• WHAT YOU NEED TO DO:
Once you reach the line that holds "МБОУ СОШ №1" in the listing below, output it and every line after it through the line that holds "初中抗击肺炎的随笔感悟作文_第1页", word for word.

• DATA SUPPLIED:
....
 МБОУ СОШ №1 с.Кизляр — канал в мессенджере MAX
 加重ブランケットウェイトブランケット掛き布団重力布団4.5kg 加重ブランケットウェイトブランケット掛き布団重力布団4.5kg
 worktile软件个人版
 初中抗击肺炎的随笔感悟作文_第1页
....
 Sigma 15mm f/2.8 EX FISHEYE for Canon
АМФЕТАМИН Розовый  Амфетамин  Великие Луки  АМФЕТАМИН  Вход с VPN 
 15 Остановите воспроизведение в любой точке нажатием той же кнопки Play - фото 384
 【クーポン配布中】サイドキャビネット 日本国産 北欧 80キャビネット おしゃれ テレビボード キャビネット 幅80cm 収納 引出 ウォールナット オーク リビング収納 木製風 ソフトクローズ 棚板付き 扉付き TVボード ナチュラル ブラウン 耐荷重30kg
....
• SOLVED PROBLEM:
 МБОУ СОШ №1 с.Кизляр — канал в мессенджере MAX
 加重ブランケットウェイトブランケット掛き布団重力布団4.5kg 加重ブランケットウェイトブランケット掛き布団重力布団4.5kg
 worktile软件个人版
 初中抗击肺炎的随笔感悟作文_第1页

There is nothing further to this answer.